Return the lines below exactly, starting with the line that contains "By how much" and stopping after the last line.

[Saved entries]
• • • • •
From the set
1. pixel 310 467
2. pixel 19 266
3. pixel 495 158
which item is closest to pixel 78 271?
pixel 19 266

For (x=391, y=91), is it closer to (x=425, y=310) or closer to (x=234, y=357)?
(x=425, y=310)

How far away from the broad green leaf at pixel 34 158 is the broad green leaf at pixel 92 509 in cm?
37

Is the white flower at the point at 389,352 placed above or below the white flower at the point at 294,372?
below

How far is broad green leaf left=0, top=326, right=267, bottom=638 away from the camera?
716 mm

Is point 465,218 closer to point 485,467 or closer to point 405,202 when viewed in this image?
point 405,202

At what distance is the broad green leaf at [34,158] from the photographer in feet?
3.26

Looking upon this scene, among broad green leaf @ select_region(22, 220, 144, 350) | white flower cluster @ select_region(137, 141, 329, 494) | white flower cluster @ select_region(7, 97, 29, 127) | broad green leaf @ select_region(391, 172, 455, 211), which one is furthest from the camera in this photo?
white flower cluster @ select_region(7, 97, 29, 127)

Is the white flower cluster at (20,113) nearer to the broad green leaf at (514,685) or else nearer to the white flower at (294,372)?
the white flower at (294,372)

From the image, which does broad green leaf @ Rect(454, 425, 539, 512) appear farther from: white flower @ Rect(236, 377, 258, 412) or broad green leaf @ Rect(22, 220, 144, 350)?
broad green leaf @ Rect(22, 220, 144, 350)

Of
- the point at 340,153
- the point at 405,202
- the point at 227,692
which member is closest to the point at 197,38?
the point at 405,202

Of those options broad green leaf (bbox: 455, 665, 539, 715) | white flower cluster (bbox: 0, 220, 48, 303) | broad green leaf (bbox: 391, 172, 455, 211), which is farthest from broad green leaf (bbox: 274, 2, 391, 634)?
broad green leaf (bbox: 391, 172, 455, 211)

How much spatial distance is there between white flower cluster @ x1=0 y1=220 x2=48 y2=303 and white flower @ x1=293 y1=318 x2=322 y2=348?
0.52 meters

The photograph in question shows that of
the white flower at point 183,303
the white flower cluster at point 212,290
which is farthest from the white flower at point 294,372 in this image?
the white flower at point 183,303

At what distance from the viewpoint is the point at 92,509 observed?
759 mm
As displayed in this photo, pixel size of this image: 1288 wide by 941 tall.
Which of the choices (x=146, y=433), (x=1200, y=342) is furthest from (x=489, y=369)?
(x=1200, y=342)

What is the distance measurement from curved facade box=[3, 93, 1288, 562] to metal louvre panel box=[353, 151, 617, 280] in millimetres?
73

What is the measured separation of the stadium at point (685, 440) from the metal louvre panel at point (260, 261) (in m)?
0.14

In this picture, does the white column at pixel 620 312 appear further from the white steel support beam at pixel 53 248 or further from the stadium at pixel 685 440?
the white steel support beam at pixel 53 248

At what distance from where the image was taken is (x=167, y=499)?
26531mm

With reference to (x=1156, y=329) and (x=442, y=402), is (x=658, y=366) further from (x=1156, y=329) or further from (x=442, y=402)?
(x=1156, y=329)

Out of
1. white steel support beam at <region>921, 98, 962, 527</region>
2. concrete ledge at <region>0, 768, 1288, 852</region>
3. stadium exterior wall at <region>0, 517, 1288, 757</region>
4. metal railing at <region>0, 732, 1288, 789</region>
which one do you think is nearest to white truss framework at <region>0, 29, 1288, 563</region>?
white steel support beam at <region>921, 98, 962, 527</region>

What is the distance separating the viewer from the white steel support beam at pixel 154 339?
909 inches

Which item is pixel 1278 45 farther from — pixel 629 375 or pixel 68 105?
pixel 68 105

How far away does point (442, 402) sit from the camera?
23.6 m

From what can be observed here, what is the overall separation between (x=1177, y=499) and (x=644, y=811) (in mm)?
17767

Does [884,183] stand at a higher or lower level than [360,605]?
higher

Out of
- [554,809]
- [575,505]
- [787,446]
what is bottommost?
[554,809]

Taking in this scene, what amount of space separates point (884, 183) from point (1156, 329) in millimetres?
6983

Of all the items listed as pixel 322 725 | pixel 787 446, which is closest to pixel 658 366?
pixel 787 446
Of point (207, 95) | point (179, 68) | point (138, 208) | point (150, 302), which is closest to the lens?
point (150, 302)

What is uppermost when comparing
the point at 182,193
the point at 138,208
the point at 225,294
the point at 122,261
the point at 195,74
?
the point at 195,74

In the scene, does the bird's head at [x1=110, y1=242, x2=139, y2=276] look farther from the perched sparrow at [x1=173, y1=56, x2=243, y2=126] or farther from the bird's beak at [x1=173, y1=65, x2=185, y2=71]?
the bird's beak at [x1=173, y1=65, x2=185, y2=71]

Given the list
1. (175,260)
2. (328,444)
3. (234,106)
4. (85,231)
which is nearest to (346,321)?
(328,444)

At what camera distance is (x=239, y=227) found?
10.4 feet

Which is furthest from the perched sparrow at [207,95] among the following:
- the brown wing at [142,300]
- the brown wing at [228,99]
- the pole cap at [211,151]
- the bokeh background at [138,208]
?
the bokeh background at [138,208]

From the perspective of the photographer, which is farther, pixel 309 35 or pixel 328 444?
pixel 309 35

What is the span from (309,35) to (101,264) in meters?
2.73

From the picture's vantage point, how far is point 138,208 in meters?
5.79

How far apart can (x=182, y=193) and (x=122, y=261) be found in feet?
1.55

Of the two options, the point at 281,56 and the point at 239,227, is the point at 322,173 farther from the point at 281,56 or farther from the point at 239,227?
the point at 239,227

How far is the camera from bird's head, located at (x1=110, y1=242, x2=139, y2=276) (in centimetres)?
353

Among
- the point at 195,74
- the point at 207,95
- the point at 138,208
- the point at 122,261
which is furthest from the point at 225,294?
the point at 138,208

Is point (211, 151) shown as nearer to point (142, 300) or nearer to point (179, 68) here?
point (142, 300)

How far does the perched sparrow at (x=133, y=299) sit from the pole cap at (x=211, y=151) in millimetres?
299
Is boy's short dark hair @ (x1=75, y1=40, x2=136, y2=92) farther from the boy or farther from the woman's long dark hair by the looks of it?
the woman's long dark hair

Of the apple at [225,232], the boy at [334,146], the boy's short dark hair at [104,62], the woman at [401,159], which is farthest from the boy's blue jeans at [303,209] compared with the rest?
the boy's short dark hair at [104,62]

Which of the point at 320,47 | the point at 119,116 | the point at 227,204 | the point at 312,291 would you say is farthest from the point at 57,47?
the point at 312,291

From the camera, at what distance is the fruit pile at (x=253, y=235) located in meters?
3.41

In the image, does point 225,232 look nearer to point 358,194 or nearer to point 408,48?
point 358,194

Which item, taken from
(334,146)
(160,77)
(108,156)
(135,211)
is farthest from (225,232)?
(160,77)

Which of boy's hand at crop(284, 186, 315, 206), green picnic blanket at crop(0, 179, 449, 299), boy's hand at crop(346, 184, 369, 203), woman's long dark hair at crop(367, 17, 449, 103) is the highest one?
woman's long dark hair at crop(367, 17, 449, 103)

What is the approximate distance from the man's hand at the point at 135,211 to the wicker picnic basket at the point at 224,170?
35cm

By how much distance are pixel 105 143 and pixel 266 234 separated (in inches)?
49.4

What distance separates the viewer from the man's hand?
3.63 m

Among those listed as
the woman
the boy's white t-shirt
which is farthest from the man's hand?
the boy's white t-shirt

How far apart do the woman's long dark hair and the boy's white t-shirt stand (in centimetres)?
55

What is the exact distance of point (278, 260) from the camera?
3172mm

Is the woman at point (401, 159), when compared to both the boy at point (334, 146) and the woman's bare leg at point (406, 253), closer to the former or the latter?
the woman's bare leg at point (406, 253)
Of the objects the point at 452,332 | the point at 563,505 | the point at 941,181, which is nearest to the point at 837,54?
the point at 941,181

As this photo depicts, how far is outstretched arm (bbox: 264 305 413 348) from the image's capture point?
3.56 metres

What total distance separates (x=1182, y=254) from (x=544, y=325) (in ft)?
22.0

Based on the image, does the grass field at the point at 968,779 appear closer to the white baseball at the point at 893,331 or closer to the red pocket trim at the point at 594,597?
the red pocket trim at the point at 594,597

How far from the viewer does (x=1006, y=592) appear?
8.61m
• • • • •
Solution for this exercise:
By how much distance are pixel 105 143 and pixel 266 234 separated (in inches)?
49.4

What distance separates the viewer from the man's hand?
3.63 m

Among those listed as
the woman
the boy's white t-shirt
which is farthest from the man's hand?
the boy's white t-shirt

How far apart do the woman's long dark hair and the boy's white t-shirt stand (in centimetres)?
55

What is the exact distance of point (278, 260) from the camera?
3172mm

Is the woman at point (401, 159), when compared to both the boy at point (334, 146) and the woman's bare leg at point (406, 253), closer to the former or the latter?
the woman's bare leg at point (406, 253)
Of the objects the point at 452,332 | the point at 563,505 | the point at 941,181, which is nearest to the point at 837,54?
the point at 941,181

As this photo depicts, how far is outstretched arm (bbox: 264 305 413 348) from the image's capture point?
3.56 metres

What total distance separates (x=1182, y=254) from (x=544, y=325) (in ft)?
22.0

Based on the image, does the grass field at the point at 968,779 appear closer to the white baseball at the point at 893,331 or closer to the red pocket trim at the point at 594,597?
the red pocket trim at the point at 594,597

How far from the viewer does (x=1006, y=592) appear?
8.61m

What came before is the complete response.